• [Texto de estudio]:
◇ ◇ ◇
Con expresiones como esas se reconoce que no siempre tienen éxito los empeños humanos por proteger la salud, que la naturaleza impone sus leyes y que en el cuidado de los cuerpos hay límites objetivos. ¿Sucede lo mismo con la educación? ¿Se ha hecho todo lo posible por los alumnos que fracasan? ¿Hay casos imposibles? ¿Tienen justificación los desahucios escolares?
En el ámbito sanitario parece más fácil responder a todo eso. En medicina se usan parámetros y tipologías graduadas para los diagnósticos y están predefinidas y pautadas las correspondientes terapias. Con ello la comunidad médica busca reducir la subjetividad en sus prácticas, algo posible al trabajar con un sustrato biológico susceptible de estudios empíricos y de tratamientos objetivos pero en general bastante refractario a las actitudes humanas. De hecho, en la jerga médica a veces se alude coloquialmente a algunos procesos patológicos describiéndolos en tercera persona y despersonalizando al sujeto que los sufre: “hizo un neumotórax”, “hizo un trombo”…
A algunos docentes quizá también les gustaría contar con procedimientos análogos para poder decir que el niño “hizo un suspenso” o que el adolescente “presenta un cuadro compatible con repetición”. De hecho, en ocasiones se busca en los estándares, en las rúbricas y en los criterios de calificación ese tipo de herramientas de apariencia objetiva con las que simular que se revela el estado de las almas con la misma precisión con que la medicina evalúa el de los cuerpos. Pero lo que el alumno y el profesor hacen no es como lo que hacen los órganos de los que hablan los médicos. A diferencia de estos, en las actuaciones de aquellos la conciencia, las intenciones y la voluntad determinan mucho. Quizá casi todo.
◇ ◇ ◇
• [Entradas dadas]:

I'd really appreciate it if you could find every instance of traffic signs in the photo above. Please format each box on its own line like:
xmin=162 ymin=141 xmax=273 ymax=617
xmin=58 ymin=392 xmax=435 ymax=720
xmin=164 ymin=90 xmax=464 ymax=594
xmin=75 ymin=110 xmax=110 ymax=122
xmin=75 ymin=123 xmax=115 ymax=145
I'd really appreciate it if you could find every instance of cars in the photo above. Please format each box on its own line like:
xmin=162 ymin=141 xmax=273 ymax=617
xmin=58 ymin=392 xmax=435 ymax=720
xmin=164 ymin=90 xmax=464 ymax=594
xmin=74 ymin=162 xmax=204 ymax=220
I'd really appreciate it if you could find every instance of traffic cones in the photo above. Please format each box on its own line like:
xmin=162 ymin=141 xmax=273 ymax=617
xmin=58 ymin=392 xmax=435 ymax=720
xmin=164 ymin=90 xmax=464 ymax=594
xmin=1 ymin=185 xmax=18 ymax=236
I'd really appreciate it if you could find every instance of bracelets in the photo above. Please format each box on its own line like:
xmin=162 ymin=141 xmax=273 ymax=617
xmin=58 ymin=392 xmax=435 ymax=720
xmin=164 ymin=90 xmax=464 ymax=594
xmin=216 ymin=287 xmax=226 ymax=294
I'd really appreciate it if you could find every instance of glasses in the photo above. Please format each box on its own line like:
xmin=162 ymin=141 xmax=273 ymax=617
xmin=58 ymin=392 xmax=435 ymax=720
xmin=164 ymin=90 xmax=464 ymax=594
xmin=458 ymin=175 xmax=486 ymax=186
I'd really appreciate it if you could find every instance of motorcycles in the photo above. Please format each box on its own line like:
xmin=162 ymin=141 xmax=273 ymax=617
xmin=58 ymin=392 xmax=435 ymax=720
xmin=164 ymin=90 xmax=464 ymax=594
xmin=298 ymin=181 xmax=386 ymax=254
◇ ◇ ◇
• [Qué hacer 1]: Según el texto de estudio, ¿por qué en medicina es posible reducir la subjetividad? Contesta en una a tres oraciones.
• [Qué hacer 2]: Cita del texto de estudio el pasaje que va de "Con expresiones como" a "los desahucios escolares?".

• [Solución escrita 1]: Porque la medicina trabaja con un sustrato biológico que admite estudios empíricos y tratamientos objetivos. Además, ese sustrato en general no responde mucho a las actitudes humanas. Por eso la comunidad médica puede usar parámetros y tipologías graduadas para los diagnósticos, con terapias ya predefinidas y pautadas.

• [Solución escrita 2]:
Con expresiones como esas se reconoce que no siempre tienen éxito los empeños humanos por proteger la salud, que la naturaleza impone sus leyes y que en el cuidado de los cuerpos hay límites objetivos. ¿Sucede lo mismo con la educación? ¿Se ha hecho todo lo posible por los alumnos que fracasan? ¿Hay casos imposibles? ¿Tienen justificación los desahucios escolares?